A study is to assess the role of LENT among palliative care cancer patients and assessed the different patient, tumor, and treatment-related factors that may affect survival. Malignant pleural effusion (MPE) has varied survival and indicates advanced disease. LENT prognostic score is the first validated score used for MPE.
Malignant pleural effusion (MPE) occurs in approximately 15% of cancer patients. MPE indicates advanced disease with a median survival of about 3–12 months. The Mortality rates are 37% and 77% at 30 days and one year, respectively. The management of MPE includes different therapeutic options: therapeutic pleural tap, intercostal tube drainage and pleurodesis, indwelling pleural catheter, best supportive care.
With the heterogeneity in the group of patients with MPE, there is a challenge to predict prognosis and survival. With improved techniques in the management of pleural effusion and better oncological options, there is an increasing need for good prognostication to tailor the most appropriate treatment. Many factors affect survival including the tumor type, performance, and systemic inflammatory markers.
MPE signifies advanced disease and is often associated with poor prognosis. The most common cancer in our group of patients with MPE was lung (41.7%), followed by breast (27.1%). This finding is similar to what is known that MPE occurs most commonly in the lung, followed by breast. Lung cancer is the most common cause of MPE in men and breast cancer in women. MPE occurs in about 8%–38% of patients with lung cancer.

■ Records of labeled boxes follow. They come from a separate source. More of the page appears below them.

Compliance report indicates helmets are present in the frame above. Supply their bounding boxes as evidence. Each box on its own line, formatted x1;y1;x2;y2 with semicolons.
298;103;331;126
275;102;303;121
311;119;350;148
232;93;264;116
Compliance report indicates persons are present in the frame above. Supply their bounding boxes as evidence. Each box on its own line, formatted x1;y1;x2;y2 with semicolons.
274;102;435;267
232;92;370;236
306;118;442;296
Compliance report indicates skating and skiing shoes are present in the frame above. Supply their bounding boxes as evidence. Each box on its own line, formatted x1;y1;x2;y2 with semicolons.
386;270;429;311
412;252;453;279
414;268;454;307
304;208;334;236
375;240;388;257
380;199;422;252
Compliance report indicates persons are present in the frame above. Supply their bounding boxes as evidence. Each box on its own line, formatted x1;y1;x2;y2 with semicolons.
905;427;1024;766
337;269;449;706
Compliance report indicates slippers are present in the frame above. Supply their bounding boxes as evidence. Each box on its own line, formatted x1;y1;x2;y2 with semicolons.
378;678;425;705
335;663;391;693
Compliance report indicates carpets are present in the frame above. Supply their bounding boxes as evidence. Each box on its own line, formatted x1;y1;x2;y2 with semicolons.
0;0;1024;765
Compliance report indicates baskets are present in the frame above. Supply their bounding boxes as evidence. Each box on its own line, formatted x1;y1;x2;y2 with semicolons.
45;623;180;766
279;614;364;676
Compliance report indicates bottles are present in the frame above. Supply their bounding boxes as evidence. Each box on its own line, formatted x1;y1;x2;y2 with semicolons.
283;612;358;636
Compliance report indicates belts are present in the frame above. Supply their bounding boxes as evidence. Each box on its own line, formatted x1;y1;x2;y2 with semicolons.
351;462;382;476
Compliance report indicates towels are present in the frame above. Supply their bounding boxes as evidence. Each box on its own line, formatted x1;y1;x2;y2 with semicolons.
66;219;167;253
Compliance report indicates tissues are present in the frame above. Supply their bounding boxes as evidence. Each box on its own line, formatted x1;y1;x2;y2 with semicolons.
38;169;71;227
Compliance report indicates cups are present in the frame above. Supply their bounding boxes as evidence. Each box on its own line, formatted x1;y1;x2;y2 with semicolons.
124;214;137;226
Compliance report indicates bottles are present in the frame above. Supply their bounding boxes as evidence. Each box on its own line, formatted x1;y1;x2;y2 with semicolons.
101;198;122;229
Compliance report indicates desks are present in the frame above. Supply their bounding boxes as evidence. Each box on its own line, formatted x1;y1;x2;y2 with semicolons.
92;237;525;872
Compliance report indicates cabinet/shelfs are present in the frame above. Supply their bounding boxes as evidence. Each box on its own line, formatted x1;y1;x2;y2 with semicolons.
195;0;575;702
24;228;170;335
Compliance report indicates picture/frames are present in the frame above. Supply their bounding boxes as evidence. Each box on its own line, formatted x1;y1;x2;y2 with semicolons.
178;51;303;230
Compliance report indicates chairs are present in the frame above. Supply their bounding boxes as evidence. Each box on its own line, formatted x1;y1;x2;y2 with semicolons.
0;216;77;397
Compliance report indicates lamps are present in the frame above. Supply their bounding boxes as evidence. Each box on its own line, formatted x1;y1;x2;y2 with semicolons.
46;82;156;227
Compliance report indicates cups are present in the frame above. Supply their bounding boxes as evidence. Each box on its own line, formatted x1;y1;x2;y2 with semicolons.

Patients with lung cancer had the shortest ST, both in the LENT validation cohort (2.5 months) and in the present study (7 months). The better ST and survival rates in our study group as compared to the LENT validation study cohort could be because all patients in the LENT validation study cohort had symptomatic MPE and may have been seen later in the course of the illness. Presence of pleural effusion at initial presentation in lung cancer has been associated with shorter survival, in both non-small cell and small cell lung cancers.
The limitations of our study include the small sample size and the retrospective design. LENT prognostic scoring was possible only in 31%. This group represents only those who were referred and followed up until death in palliative care outpatient clinic and did not represent the entire group of patients with MPE.
There is a need for larger prospective studies to study the role of LENT prognostic score among palliative care patients in hospital, community, and hospice settings. The usefulness of LENT score should be translated to oncological decision-making, and risk-based treatment algorithm should be developed to aid the management of MPE.
Poor ECOG performance status, bilateral effusion, and no oncological treatment after diagnosis of MPE were factors associated with poor survival. Lung cancer was associated with shorter OS and ST. As highlighted, there is a need for larger multicenter prospective studies to study the role of LENT prognostic score among palliative care patients in different settings.